_Written instruction_: Select every line in the items that contains the word "image", and copy each such line.

_Records supplied_:
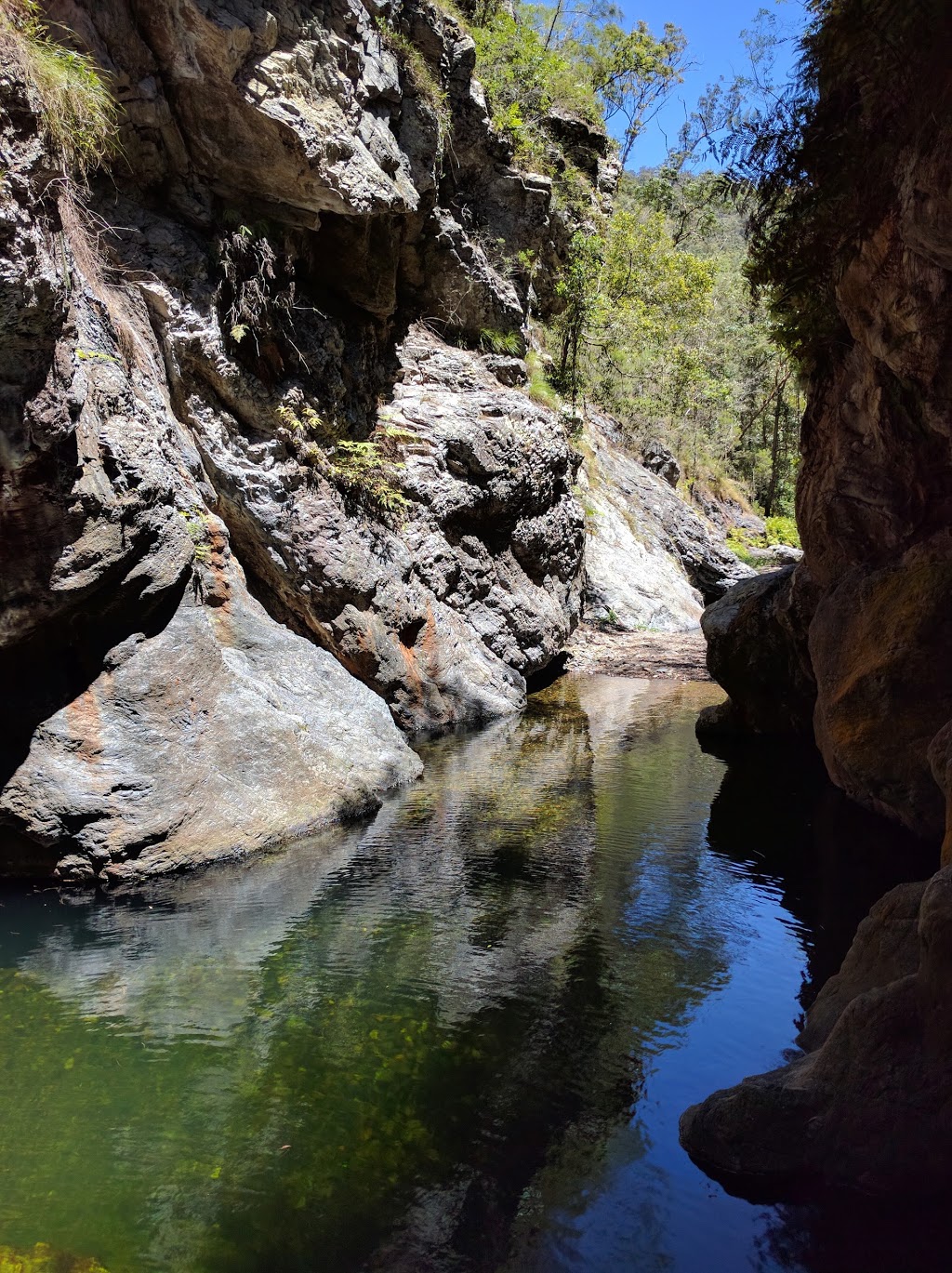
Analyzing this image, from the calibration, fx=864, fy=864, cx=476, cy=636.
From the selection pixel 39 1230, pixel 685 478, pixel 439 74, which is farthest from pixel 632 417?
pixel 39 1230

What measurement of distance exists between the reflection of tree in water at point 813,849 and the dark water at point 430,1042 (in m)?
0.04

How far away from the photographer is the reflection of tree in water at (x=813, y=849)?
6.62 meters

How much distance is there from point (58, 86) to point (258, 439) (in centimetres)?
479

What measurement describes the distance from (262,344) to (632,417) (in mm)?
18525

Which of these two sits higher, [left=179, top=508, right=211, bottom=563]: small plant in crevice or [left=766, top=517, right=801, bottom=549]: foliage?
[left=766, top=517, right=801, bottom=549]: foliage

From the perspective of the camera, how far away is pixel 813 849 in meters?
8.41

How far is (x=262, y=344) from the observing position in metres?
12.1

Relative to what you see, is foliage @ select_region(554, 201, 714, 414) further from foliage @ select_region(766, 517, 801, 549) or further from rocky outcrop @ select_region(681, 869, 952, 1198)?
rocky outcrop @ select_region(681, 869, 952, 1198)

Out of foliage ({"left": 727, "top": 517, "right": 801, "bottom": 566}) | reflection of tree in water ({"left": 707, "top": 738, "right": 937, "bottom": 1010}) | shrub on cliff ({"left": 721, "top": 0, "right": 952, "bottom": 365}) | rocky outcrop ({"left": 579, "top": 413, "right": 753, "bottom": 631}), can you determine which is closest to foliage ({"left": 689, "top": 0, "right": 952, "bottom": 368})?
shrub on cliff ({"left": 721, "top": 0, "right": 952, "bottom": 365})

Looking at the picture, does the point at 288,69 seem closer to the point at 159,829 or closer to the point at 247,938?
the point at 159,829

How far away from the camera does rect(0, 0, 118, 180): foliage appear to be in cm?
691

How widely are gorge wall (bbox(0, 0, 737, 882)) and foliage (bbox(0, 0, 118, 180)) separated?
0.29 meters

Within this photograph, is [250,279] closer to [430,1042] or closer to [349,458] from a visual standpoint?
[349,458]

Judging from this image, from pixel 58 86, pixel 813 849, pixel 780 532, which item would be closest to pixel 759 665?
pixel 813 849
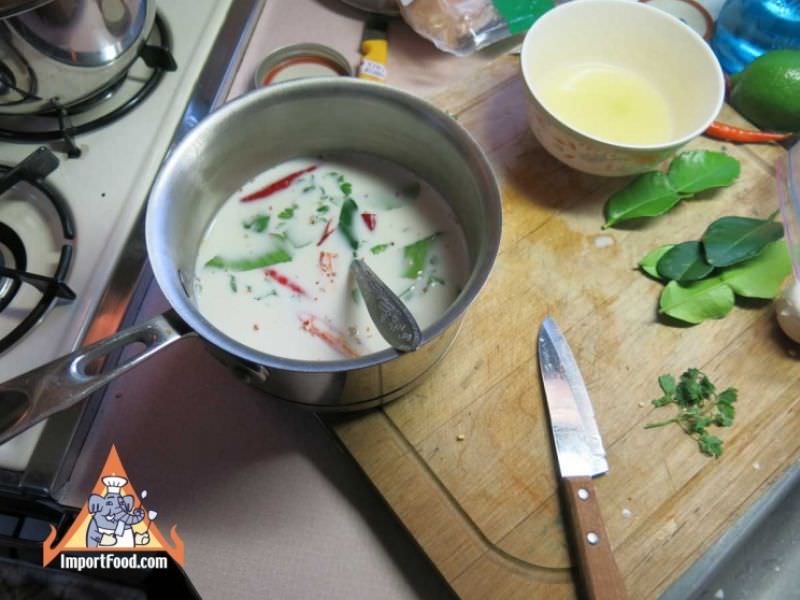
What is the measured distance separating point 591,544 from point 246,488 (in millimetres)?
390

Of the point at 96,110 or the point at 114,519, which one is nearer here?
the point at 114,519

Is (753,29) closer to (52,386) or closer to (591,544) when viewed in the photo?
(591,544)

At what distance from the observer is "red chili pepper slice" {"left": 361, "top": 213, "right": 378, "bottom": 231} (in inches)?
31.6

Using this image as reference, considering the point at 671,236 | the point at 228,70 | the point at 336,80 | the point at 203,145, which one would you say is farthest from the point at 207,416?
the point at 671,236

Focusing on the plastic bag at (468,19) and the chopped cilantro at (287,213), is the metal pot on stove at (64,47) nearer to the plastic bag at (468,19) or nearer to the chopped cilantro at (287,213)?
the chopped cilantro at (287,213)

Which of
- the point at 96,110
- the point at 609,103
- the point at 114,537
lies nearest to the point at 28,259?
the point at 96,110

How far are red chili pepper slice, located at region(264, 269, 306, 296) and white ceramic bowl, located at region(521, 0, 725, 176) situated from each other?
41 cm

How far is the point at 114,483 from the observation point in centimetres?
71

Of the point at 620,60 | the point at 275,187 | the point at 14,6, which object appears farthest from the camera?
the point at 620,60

---

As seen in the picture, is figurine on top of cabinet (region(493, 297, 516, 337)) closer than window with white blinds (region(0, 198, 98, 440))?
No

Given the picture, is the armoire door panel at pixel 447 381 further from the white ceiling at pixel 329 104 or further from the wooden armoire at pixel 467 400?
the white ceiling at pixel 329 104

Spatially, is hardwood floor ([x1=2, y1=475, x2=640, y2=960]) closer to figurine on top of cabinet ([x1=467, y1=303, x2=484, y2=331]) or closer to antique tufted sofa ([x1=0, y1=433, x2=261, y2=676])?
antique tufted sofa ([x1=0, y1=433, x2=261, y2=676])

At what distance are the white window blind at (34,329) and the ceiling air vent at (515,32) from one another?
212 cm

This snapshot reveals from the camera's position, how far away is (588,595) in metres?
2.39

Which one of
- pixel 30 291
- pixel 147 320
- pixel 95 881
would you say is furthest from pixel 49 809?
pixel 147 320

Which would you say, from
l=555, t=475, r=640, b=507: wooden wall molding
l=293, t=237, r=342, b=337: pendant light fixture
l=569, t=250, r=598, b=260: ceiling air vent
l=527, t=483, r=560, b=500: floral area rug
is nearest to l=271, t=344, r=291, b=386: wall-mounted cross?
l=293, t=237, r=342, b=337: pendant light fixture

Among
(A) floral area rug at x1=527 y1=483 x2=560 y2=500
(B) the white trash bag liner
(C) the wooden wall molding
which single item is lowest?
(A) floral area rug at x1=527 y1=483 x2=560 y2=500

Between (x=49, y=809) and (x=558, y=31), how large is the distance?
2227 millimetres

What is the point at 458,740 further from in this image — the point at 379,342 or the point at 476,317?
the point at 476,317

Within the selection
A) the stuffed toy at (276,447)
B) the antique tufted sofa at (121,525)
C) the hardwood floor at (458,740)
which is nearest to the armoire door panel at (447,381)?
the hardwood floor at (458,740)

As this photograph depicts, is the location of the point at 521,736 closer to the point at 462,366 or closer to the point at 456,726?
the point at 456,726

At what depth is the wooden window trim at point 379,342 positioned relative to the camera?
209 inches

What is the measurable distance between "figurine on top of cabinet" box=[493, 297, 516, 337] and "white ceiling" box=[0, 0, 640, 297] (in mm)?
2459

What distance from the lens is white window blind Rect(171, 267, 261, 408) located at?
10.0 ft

--

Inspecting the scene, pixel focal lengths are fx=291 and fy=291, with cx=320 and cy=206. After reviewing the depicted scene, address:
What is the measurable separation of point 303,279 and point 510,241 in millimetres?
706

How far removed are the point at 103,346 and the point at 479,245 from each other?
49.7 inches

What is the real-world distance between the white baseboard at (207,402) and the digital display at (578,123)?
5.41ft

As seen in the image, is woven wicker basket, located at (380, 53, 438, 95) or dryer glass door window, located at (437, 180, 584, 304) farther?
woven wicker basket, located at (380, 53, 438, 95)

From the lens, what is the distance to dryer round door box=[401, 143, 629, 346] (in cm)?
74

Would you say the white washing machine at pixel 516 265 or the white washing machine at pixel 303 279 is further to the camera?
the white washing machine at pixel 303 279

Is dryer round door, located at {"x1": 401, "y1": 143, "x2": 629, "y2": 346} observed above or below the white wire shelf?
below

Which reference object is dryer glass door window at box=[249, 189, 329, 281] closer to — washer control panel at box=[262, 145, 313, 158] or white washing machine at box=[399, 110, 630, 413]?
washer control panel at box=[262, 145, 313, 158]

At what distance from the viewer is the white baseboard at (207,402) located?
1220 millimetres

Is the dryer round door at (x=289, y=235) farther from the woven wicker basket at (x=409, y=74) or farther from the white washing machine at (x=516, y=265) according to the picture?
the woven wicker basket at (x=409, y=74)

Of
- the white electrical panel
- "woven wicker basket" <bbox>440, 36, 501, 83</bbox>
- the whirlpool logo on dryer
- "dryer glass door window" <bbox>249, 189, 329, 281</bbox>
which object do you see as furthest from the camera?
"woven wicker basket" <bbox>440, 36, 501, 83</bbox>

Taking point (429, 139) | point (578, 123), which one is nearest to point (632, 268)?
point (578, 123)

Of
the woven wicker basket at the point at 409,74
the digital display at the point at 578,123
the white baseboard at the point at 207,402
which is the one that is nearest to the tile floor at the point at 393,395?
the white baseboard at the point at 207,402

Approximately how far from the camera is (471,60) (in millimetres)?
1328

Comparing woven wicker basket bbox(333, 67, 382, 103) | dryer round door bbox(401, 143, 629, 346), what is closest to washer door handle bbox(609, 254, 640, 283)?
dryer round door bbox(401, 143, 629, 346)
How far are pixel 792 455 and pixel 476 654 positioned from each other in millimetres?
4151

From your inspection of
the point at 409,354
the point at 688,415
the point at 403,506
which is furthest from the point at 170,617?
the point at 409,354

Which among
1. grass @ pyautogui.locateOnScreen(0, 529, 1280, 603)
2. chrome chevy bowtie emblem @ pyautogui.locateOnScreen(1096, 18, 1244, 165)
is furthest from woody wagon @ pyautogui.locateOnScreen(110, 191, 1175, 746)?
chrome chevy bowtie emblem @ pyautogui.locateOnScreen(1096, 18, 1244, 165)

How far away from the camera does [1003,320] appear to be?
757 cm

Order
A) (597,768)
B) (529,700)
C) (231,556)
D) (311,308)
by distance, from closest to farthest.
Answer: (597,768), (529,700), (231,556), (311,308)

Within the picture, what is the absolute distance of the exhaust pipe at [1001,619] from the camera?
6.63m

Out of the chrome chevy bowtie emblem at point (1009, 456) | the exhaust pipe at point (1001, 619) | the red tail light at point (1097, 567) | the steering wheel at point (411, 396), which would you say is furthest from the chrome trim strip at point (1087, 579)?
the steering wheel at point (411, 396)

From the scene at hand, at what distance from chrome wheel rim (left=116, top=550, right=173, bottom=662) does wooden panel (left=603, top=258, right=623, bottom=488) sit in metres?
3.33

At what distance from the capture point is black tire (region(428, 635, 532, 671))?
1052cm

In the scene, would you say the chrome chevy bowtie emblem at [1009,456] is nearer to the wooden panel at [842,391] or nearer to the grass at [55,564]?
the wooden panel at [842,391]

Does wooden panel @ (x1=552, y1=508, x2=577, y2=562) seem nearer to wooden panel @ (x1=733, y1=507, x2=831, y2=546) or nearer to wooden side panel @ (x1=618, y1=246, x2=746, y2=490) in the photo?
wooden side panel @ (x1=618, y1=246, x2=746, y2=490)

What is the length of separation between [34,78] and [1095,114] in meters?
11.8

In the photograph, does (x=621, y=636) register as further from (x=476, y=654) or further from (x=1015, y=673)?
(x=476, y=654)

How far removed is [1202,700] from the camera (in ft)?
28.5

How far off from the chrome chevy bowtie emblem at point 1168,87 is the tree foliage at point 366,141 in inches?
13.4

_Response_:
Analyzing this image, from the calibration, fx=864, fy=864, cx=476, cy=636.
Judging from this image, from pixel 58 86, pixel 813 849, pixel 780 532, which item would be closest to pixel 759 665?
Using this image as reference, considering the point at 671,236 | the point at 228,70 | the point at 336,80 | the point at 203,145, which one would you say is farthest from the point at 207,416?
What is the point at 458,740 further from in this image — the point at 379,342 or the point at 476,317?
As seen in the image, is woven wicker basket, located at (380, 53, 438, 95) or dryer glass door window, located at (437, 180, 584, 304) farther?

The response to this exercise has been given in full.